Yaşadığı bölgedeki sinagogun önemli bağışçılarından olan ancak dindar biri olmadığını belirten Isaacman uzay yolculuğu sırasında oruç tutmayacağını açıklamıştı. Bu açıklaması ile Isaacman insanların dini geleneklerini uzay yolculuklarında nasıl devam ettireceklerini düşündürdü. Yahudilikte olduğu gibi İslam’da da oruç saatleri Güneş’in doğuşu ve batışı ile ilişkilendirilir. Acaba Isaacman günde 15 kez Dünya’nın etrafında dönen bir uzay aracında 92 dakika oruç tutsa bu yeterli sayılır mı? Müslüman astronotlar için uzay istasyonunda namaz sırasında Mekke yönünü bulmak, daha da zoru yerçekimsiz ortamda diz üstü oturmak mümkün olmayabilir. 2007’de Ramazan’da Uluslararası Uzay İstasyonunda (ISS) olan Malezyalı astronot için İslam Ulusal Fetva Konseyi kendisinin dilerse uzaya fırlatılış noktasının saatine göre oruç tutabileceği ya da dilerse orucunu erteleyebileceği kararı çıkmıştı.
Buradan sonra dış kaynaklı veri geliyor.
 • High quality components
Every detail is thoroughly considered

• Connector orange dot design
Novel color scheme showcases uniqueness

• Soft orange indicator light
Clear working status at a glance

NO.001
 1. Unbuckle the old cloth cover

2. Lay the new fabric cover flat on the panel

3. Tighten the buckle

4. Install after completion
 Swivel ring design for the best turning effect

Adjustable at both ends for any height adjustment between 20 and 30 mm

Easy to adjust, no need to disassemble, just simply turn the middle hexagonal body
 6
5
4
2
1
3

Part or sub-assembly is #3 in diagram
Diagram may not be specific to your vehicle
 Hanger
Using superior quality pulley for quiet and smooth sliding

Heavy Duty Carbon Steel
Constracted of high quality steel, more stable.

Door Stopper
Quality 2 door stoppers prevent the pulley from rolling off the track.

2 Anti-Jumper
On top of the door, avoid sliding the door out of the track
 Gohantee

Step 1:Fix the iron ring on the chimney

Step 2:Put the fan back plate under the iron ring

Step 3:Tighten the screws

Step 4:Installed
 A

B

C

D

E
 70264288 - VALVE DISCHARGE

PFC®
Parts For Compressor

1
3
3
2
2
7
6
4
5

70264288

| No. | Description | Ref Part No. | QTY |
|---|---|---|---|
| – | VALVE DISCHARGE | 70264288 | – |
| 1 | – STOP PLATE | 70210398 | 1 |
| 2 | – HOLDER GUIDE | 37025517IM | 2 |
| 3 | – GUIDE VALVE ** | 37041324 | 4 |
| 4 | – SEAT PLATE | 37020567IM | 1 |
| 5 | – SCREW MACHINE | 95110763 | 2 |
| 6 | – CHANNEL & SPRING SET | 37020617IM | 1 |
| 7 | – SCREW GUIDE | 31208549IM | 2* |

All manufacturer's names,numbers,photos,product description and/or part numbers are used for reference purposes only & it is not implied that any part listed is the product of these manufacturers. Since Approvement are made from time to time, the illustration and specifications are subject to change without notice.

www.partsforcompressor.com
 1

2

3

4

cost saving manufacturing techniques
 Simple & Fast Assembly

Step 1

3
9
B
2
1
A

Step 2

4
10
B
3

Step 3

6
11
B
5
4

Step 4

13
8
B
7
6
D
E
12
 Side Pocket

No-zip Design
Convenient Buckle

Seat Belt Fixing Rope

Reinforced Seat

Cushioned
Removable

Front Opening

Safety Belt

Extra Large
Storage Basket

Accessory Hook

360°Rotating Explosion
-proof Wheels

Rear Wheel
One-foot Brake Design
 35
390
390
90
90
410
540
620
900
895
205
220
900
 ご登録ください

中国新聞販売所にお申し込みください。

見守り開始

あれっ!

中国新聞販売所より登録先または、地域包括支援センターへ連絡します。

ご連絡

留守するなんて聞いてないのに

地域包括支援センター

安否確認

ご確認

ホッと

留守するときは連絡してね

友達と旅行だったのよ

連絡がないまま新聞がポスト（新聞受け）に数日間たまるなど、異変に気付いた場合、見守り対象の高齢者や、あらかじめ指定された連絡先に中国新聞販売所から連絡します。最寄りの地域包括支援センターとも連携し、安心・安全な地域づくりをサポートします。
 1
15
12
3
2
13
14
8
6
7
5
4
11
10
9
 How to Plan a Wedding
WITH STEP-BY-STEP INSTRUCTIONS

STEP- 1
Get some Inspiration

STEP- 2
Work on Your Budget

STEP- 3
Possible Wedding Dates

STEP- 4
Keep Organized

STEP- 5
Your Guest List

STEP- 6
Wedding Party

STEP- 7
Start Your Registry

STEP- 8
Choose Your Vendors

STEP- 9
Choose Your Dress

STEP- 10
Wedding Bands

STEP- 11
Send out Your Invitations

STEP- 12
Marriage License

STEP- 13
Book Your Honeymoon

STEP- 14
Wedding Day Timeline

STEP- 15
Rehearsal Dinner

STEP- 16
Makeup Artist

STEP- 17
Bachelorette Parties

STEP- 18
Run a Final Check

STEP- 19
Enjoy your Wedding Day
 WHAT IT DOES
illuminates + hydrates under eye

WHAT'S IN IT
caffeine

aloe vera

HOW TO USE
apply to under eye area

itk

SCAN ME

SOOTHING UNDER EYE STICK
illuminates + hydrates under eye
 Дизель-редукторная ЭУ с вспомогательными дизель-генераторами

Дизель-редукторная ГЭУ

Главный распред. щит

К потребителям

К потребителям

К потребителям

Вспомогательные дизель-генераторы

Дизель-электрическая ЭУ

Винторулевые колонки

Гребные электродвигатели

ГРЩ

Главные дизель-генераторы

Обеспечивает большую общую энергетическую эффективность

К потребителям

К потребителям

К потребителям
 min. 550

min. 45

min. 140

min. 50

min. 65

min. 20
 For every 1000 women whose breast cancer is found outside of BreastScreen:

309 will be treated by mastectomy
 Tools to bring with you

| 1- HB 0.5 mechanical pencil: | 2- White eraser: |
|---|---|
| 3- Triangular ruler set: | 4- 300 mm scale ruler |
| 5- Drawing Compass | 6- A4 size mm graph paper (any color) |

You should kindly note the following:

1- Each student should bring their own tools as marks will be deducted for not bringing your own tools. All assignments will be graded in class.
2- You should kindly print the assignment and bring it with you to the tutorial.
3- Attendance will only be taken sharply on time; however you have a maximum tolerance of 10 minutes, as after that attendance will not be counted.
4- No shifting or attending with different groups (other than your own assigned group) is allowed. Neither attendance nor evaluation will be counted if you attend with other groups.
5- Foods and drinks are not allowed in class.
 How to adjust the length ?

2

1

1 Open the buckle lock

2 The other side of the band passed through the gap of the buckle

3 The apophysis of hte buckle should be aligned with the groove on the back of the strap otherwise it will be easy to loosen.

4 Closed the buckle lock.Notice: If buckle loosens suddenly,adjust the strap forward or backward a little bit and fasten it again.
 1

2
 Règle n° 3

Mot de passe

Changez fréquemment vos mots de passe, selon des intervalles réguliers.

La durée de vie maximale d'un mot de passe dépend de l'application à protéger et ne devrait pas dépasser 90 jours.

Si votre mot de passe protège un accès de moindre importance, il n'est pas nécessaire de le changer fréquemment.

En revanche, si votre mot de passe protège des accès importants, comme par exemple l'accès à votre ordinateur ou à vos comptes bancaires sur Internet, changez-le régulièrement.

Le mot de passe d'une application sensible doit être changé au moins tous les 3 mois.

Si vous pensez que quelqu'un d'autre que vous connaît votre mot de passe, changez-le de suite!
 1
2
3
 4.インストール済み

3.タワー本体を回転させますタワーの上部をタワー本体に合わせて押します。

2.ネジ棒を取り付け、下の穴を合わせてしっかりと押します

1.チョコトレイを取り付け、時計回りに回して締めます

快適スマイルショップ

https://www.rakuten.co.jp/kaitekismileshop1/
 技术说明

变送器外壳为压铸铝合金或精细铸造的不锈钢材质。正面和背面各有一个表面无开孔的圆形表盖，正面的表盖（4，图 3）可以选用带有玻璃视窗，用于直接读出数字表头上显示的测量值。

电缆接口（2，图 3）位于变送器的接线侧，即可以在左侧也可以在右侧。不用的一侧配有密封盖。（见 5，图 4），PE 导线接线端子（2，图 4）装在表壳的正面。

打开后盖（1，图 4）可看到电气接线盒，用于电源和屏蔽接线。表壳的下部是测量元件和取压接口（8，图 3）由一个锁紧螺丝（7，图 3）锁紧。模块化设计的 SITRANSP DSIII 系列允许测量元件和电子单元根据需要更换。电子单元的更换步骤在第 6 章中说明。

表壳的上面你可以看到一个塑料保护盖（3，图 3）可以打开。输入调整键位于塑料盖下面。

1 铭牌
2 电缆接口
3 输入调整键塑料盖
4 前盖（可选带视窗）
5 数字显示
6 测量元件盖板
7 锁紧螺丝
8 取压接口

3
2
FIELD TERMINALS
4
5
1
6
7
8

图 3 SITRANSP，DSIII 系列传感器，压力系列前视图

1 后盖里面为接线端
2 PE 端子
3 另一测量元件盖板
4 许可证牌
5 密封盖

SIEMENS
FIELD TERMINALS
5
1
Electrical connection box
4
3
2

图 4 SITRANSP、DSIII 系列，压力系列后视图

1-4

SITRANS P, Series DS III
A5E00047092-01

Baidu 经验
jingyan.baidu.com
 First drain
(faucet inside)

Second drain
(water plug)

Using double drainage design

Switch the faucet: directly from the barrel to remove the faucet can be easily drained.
Astronotların dini ritüellerini devam ettirmek istemesi ilk insanlı uzay uçuşlarından beri rastlanılan bir durum. 1968 Apollo 1 misyonunda astronotlar Ay’ın yörüngesinde ilk kez döndüklerinde Eski Ahit’in ilk bölümü olan Yaratılış’ı okumuşlardı. Buzz Aldrin ise 1969’da Apollo 8 misyonunda Neil Armstrong ile Ay’a ilk adımını atmadan önce mahallesinin kilisesindeki rahibin kutsadığı ekmeği yemiş ve şarabı içmişti.
Yahudi geleneklerinin bazılarını uzayda sürdürmek isteyen astronotlar da olmuştu. 2003’te İsrailli astronot İlan Ramon, Şabat gününü gerektiği gibi kutlamıştı. 1993’te Hanuka Bayramı sırasında ISS’te bulunan Jeffrey Hoffman bir topaç - ‘dreidel’ çevirmiş ve oyunun kurallarını anlattığı görüntüleri Amerikan televizyonlarında yayınlanmıştı. Dreidel dönmesini bitirdikten sonra hangi tarafına doğru düştüğü oyunun sonucunu belirler. Hoffman videoda yukarı aşağı kavramının olmadığı yerçekimsiz ortamda herhangi bir tarafa düşme söz konusu olmadığından uzay yolculuklarında oyunun kurallarının yeniden yazılmasını gerektiğini söylemişti.